Local Commentary

Editorial: A WMATA-Falls Church Deal?

The enthusiasm exhibited at Monday’s Falls Church City Council meeting by WMATA’s board chair Jack Evans concerning the potential to collaborate with Falls Church on commercial development at the West Falls Church Metro station needs to be viewed for what it is: A tremendous potential boost to the City’s plans and needs to extract substantially added revenues from its Campus Redevelopment Project there.

All plans by the City and its School Board to plod ahead with its notions of what to do with the City’s 36.5 acres there now needs to be placed on hold while the prospect for fully doubling the size of the land in question needs to be hashed out with WMATA.

WMATA’s got its own 38 acres right at the site, all used for structured and surface parking. To the extent that Evans and the WMATA board, scrounging around for ways to finance the daunting tasks before the Metrorail system and regretting WMATA’s failure to have gained from the dense commercial development at other stations on its routes, is now thirsting to move on its own development at West Falls Church, it is a prime and timely opportunity for the City and WMATA to sit down and talk.

Once again, we encourage major developers around the region to sit up and take notice, as we’re sure they must be. There could be a heck of a lot of money to be made if the City and WMATA joined forces to extract the highest and best use out of that location, revenues that both Falls Church and WMATA sorely need.

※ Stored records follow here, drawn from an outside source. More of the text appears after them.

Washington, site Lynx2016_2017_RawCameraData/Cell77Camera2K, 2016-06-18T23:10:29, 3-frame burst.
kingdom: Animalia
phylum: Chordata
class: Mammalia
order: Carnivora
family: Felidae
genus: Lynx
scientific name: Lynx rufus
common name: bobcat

Evans reminded the F.C. City Council that there are over 22 million visitors to the D.C. Metro area every year, and most of them are tourists. A campus including the 38 WMATA acres and 10.5 of the acres of the F.C. Campus Redevelopment Project (the maximum allotted for non-educational uses) could be combined with the City’s educational on the rest of its site (that could include world-class swimming, baseball and performing arts facilities) and would attract families coming to visit D.C.’s many amazing historical attractions. They could set up shop here where costs are lower and security factors are enhanced to readily avail of the entire Metro system for their vacations and other travels.

Dear Falls Church, this is a chance for something really big. The City would gain all the benefits with very little down side since the West Falls Church station is outside the City limits and the City could readily remain insulated from what could go out there.

Roll into this equation enhanced negotiations around the Northern Virginia Graduate Center’s classroom building located right there as well, and the net effect will be that the future for the City will belong to the most creative and fresh-thinking minds among us.

The next step can be a port along the Four Mile Run, for such imaginings can become realities if opportunities that exist now are not squandered.